Unlike the negative spin put on this by Politico, it does have actual tangible usecases in encryption and locking down your attack surface from a process based attack standpoint, as well as minimizing side channel attacks.
When you're dealing with nation state level espionage, it's a valid attack surface.
This is also the underlying research that enabled the entire Confidental Computing segment (eg. Fortanix and Hashicorp Vault)
Edit:
What is confidential computing?
Basically how to process data in use without knowing the underlying data itself.
So, if I need to train a model on PII, I can encrypt that PII dataset yet still get an equally functional model.
This means requiring trusted execution on R/W+ functions, ideally via some form of a trusted VM. Sort of like eBPF's VM but even more lower stack.
Every modern smartphone user benefits from the mobile flavors of confidential computing today, protecting biometrics or mobile pay wallets with implementations like Apple's Secure Enclave or Samsung Knox (based on ARM TrustZone).
It protects from real attacks seen in the wild. For example, Volt Typhoon (state-level actor) as reported by CISA https://www.cisa.gov/news-events/cybersecurity-advisories/aa... , or the attack against CircleCI in 2023 as I wrote in https://www.anjuna.io/blog/memory-dumping-attacks-are-not-ju... .
Exactly!
That said, $3B is a ton of money for who knows exactly what. How will this effort help and who? Ideally this would fund good efforts that everyone could use to advance the general state of computing security. But in all probability, this will get buried away in DoD projects that don't help anyone.
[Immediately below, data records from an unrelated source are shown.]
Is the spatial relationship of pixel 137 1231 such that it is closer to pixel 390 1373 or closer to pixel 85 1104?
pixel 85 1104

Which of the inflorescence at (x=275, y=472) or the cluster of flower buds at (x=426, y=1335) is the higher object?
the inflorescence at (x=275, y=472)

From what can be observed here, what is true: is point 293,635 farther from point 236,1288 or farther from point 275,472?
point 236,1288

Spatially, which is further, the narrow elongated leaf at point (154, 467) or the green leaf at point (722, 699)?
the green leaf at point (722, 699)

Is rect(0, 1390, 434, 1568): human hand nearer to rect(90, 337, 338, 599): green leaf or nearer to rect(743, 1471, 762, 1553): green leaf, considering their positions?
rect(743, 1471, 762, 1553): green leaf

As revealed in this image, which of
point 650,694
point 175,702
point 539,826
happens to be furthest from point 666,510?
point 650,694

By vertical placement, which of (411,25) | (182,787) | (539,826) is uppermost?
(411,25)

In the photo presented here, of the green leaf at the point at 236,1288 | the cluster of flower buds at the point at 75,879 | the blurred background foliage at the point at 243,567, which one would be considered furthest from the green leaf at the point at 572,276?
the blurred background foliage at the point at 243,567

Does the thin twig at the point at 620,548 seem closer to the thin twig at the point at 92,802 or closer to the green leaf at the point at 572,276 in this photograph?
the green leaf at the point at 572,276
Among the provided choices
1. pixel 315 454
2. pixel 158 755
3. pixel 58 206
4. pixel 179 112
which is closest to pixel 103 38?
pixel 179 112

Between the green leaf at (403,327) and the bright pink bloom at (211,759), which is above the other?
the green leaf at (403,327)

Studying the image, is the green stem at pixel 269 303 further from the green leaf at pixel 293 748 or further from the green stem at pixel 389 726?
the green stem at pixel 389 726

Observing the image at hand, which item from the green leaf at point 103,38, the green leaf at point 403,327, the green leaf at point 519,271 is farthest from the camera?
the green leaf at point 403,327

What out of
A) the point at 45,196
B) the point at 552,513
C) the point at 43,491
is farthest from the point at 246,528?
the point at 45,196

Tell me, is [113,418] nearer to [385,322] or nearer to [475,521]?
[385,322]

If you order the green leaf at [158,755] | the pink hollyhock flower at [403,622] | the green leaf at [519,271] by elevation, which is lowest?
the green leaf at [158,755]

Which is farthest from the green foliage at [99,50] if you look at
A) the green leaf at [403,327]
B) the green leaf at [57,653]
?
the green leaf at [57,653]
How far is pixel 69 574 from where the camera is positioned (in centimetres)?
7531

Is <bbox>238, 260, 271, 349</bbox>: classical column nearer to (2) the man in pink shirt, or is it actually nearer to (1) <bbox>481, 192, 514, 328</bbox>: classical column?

One shout out, while looking for more information on CHIPS, I ran across this wikipedia blurb,
> And $1.5 billion funds the USA Telecommunications Act of 2020, which aims to enhance competitiveness of software and hardware supply chains of open RAN 5G networks
That's cool! That's how we should be funding advancements!
Facebook/Meta donated a huge amount of super awesome work on their 5g EvenStar platform to OpenCompute, which seems to have incredibly solid figures-of-merit, built with hyperscaler minded cut-throat cost-effectiveness. I'd love to see these kind of blistering cutting edge state of the art works get support help & advancement!
Politico is NOT right wing.
I used to be a staffer with the DNC and we'd prefer them over The Hill (the GOP version) though we both would talk with both.
> for who knows exactly what
Confidential Computing.
Basically how to process data in use without knowing the underlying data itself.
So, if I need to train a model on PII, I can encrypt that PII dataset yet still get an equally functional model.
Furthermore, it's used to minimize hardware stack attacks after Supermicro (yes it did happen).
As for confidential computing & secure enclaves, yeah, I am somewhat aware of the field. My complaint is more that this money was stealth redirected, and it seems unlikely to me to help the broader industry. This feels like a bit of a slush fund for the area for Intel. Which like, back in ARPA days was a winning ticket: find alpha geeks, give them money, & let them cook. But those geeks were also sharing & collaborating & expanding the envelope for everyone, where-as here it feels like we're probably only helping Intel or whomever else on their own efforts.
Let me tell you a secret. /s
As if the DOD doesn't have enough funds, they have to pull new taxpayers funds for this clearly wasteful program.
Some super secretive, non-collaborative, non-competitive, bureaucratic run foundry will surely be worse over the long run.
Sounds like DoD wants their own foundry but won't even reach into their existing bloated budget to do it. Shameful. Would be a bad idea even if it was from their budget but less terrible than the current situation.